**Exercise objective:** From the line with "Is the white lane" through the final line, please write out the listing exactly, including both of those lines.
============================================================
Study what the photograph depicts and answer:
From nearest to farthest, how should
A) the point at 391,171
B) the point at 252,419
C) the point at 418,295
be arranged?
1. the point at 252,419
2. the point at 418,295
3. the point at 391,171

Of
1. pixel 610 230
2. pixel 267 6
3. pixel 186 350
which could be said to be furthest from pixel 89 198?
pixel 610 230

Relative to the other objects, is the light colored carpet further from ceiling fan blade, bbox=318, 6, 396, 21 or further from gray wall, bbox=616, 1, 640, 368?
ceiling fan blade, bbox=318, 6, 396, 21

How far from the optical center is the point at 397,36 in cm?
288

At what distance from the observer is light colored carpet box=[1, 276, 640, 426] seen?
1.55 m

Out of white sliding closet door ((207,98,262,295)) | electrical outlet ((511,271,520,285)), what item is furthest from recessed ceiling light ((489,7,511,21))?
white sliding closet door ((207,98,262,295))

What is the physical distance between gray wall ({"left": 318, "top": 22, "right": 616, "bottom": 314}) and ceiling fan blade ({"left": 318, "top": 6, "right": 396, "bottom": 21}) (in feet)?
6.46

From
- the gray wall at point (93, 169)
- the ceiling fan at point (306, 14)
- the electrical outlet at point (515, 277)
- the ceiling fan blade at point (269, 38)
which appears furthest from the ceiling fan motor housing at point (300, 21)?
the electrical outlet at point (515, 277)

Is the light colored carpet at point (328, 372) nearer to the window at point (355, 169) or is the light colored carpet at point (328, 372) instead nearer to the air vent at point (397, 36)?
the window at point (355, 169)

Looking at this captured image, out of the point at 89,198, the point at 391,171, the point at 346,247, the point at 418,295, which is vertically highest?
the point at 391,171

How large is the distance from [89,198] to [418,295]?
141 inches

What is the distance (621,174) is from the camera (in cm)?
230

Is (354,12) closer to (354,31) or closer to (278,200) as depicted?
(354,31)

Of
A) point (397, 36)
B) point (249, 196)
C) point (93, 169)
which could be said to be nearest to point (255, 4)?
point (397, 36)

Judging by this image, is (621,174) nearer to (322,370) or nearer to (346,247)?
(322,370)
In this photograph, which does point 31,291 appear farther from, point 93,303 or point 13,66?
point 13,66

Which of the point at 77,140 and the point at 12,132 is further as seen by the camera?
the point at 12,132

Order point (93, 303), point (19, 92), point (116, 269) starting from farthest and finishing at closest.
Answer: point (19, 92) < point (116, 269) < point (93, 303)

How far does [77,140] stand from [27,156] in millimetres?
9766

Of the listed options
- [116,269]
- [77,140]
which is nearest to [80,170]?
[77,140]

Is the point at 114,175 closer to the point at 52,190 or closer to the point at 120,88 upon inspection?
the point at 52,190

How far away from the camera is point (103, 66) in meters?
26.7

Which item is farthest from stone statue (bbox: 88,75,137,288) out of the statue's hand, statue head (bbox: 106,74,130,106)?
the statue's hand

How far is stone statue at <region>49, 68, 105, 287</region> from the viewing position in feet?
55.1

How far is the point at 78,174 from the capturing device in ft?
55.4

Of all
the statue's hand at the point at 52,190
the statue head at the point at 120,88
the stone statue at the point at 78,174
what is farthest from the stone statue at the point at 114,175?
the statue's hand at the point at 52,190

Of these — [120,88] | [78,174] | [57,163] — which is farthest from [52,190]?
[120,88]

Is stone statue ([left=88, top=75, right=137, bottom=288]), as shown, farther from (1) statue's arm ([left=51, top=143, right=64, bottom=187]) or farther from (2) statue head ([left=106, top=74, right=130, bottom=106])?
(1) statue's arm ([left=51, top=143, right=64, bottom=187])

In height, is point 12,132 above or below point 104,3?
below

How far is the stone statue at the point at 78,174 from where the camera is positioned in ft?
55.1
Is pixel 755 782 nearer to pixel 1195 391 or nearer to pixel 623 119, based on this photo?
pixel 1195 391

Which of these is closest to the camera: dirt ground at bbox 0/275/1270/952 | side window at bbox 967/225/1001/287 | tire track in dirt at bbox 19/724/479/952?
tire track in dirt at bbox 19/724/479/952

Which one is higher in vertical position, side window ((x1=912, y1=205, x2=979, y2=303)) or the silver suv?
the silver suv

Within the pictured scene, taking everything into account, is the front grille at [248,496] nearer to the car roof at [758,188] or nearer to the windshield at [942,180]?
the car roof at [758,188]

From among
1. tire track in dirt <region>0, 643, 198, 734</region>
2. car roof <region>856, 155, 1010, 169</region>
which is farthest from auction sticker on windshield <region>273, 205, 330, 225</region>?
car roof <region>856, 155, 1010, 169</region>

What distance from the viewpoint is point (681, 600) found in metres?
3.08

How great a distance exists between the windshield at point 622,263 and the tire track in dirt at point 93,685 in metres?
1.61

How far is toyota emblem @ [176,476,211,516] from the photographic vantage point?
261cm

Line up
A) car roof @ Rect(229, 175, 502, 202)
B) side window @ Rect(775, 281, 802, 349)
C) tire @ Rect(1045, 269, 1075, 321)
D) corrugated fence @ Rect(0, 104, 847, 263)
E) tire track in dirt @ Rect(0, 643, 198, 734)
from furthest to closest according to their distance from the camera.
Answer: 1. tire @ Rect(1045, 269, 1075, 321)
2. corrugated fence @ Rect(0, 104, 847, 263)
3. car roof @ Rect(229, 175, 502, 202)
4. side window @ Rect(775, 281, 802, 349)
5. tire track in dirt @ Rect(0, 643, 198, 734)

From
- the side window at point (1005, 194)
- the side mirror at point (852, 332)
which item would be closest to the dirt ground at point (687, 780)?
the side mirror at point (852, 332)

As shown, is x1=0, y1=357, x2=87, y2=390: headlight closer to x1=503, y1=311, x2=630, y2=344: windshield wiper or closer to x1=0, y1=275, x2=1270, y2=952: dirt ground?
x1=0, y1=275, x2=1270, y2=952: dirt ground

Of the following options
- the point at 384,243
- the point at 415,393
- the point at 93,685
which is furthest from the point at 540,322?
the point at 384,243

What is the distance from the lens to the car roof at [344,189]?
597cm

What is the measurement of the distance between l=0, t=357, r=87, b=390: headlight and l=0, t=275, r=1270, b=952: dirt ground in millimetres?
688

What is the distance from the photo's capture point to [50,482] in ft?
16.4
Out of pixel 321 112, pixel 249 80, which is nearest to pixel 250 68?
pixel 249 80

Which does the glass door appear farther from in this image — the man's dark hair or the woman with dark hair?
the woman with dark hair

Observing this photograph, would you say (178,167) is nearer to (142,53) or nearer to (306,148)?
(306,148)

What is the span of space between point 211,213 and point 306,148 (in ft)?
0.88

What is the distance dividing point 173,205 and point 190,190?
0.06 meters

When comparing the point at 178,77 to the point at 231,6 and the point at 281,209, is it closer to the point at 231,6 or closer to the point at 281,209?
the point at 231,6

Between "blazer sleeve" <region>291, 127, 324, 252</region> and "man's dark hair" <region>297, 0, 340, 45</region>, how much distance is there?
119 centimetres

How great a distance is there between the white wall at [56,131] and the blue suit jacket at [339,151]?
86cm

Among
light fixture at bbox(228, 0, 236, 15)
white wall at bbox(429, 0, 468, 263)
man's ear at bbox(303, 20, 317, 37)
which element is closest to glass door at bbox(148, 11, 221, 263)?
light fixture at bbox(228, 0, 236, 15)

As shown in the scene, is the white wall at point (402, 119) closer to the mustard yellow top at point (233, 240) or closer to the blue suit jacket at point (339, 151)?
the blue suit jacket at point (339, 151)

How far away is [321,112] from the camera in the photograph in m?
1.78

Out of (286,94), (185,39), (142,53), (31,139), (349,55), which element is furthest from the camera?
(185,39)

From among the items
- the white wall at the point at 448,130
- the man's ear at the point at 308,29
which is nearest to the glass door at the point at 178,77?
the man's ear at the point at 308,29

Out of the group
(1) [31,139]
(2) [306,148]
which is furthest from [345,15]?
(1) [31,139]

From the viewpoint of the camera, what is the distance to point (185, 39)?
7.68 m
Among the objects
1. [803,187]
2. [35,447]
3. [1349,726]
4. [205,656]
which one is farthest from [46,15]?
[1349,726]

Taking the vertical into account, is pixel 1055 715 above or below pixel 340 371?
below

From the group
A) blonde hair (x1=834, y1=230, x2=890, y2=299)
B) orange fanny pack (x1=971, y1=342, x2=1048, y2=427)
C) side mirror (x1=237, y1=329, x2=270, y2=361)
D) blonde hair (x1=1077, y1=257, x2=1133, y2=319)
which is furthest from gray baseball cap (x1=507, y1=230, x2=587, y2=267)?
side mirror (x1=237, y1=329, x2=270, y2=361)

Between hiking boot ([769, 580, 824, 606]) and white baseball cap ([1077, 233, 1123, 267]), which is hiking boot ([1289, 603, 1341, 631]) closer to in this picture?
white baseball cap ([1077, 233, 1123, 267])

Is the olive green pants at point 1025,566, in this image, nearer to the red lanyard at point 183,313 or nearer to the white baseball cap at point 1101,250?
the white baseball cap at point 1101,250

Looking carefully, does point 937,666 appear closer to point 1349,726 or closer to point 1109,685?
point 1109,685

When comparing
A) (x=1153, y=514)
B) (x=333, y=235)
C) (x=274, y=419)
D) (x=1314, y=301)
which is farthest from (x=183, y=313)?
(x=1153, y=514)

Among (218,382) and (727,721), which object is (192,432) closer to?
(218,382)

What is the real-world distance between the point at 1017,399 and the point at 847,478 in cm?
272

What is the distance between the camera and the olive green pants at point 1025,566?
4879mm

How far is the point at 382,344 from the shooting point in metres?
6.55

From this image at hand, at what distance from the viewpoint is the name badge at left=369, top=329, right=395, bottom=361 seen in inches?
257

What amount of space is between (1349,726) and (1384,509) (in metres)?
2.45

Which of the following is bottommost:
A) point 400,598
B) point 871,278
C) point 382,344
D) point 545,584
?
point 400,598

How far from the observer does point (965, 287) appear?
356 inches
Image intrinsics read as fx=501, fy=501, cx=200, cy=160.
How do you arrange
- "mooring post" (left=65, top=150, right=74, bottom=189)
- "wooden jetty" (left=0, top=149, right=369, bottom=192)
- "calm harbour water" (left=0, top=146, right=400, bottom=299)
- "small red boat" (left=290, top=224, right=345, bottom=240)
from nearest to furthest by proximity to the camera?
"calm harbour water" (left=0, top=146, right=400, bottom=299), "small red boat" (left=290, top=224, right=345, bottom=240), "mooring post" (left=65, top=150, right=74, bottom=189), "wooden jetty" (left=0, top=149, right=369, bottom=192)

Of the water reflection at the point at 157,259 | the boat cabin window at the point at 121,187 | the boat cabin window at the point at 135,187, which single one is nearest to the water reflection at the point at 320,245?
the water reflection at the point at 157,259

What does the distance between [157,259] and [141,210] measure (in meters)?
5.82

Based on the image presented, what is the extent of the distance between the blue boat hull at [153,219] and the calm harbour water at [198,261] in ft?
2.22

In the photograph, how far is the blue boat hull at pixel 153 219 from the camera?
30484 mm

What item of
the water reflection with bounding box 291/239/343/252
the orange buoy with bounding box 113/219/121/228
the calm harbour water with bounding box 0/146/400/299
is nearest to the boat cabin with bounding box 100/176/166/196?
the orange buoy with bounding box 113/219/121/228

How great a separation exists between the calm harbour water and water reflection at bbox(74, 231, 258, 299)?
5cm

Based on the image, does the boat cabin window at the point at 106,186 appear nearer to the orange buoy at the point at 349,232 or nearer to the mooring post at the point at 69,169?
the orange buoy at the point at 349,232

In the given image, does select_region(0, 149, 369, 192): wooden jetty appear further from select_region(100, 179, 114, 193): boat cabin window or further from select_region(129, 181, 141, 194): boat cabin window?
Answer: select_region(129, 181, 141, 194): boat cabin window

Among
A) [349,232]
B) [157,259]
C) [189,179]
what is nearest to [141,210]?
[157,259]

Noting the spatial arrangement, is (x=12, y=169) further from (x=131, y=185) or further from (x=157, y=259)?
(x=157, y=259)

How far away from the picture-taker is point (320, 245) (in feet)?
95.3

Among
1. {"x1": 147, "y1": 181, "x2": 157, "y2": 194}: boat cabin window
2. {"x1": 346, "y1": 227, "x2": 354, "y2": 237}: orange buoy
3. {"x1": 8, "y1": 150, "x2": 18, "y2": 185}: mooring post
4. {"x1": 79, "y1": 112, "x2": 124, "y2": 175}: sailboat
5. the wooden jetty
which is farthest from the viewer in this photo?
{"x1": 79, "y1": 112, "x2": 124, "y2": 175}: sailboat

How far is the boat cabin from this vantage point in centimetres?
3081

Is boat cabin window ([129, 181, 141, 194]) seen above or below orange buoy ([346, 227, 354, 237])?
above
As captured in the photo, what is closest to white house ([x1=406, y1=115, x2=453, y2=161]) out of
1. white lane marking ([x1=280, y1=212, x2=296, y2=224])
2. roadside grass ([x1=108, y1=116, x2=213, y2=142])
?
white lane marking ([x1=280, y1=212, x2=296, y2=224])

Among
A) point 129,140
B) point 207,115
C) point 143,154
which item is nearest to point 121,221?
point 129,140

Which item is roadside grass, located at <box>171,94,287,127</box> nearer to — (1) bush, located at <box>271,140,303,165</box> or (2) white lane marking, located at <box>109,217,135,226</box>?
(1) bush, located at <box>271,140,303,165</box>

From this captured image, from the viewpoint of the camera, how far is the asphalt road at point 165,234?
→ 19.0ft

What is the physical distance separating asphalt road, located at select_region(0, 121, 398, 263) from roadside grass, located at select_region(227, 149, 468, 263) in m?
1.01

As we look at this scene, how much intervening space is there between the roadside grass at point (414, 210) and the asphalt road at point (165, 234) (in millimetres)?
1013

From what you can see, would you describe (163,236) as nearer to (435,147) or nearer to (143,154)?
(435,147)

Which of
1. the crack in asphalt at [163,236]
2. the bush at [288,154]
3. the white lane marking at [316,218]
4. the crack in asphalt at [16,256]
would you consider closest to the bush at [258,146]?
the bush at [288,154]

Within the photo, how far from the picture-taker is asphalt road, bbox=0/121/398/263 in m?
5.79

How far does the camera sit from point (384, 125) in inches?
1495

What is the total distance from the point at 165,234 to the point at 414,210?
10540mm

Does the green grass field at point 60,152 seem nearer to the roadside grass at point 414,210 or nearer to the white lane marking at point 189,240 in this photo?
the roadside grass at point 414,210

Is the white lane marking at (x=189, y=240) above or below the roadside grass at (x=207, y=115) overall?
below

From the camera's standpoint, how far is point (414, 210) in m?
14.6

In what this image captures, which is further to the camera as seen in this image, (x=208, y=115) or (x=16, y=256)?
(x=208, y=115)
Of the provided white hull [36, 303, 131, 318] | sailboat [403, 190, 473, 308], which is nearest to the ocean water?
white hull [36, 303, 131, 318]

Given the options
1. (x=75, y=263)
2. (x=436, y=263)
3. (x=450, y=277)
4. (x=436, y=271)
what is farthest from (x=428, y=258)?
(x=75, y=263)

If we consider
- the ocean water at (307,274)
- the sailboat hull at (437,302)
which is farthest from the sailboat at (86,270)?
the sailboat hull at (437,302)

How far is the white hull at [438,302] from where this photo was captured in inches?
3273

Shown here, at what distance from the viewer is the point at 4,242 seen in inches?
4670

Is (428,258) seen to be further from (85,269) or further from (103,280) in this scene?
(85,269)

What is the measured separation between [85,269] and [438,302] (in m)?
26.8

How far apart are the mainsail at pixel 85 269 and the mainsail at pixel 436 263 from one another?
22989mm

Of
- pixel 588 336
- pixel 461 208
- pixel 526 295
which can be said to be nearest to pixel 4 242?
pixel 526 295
============================================================
**Response to this exercise:**
Is the white lane marking at (x=189, y=240) above or below the roadside grass at (x=207, y=115) overall?
below

From the camera's standpoint, how far is point (414, 210) in m?
14.6

In what this image captures, which is further to the camera as seen in this image, (x=208, y=115) or (x=16, y=256)?
(x=208, y=115)
Of the provided white hull [36, 303, 131, 318] | sailboat [403, 190, 473, 308], which is nearest to the ocean water?
white hull [36, 303, 131, 318]

Given the options
1. (x=75, y=263)
2. (x=436, y=263)
3. (x=450, y=277)
4. (x=436, y=271)
what is farthest from (x=428, y=258)?
(x=75, y=263)

If we consider
- the ocean water at (307,274)
- the sailboat hull at (437,302)
which is farthest from the sailboat at (86,270)?
the sailboat hull at (437,302)

How far is the white hull at [438,302] from where this photo was captured in inches?
3273

Shown here, at what distance from the viewer is the point at 4,242 seen in inches?
4670

Is (428,258) seen to be further from (85,269) or further from (103,280) in this scene?
(85,269)

What is the measured separation between [85,269] and [438,302] (in m)?
26.8

How far apart are the mainsail at pixel 85 269 and the mainsail at pixel 436 263 from one another?
22989mm

Of
- pixel 588 336
- pixel 461 208
- pixel 526 295
which can be said to be nearest to pixel 4 242?
pixel 526 295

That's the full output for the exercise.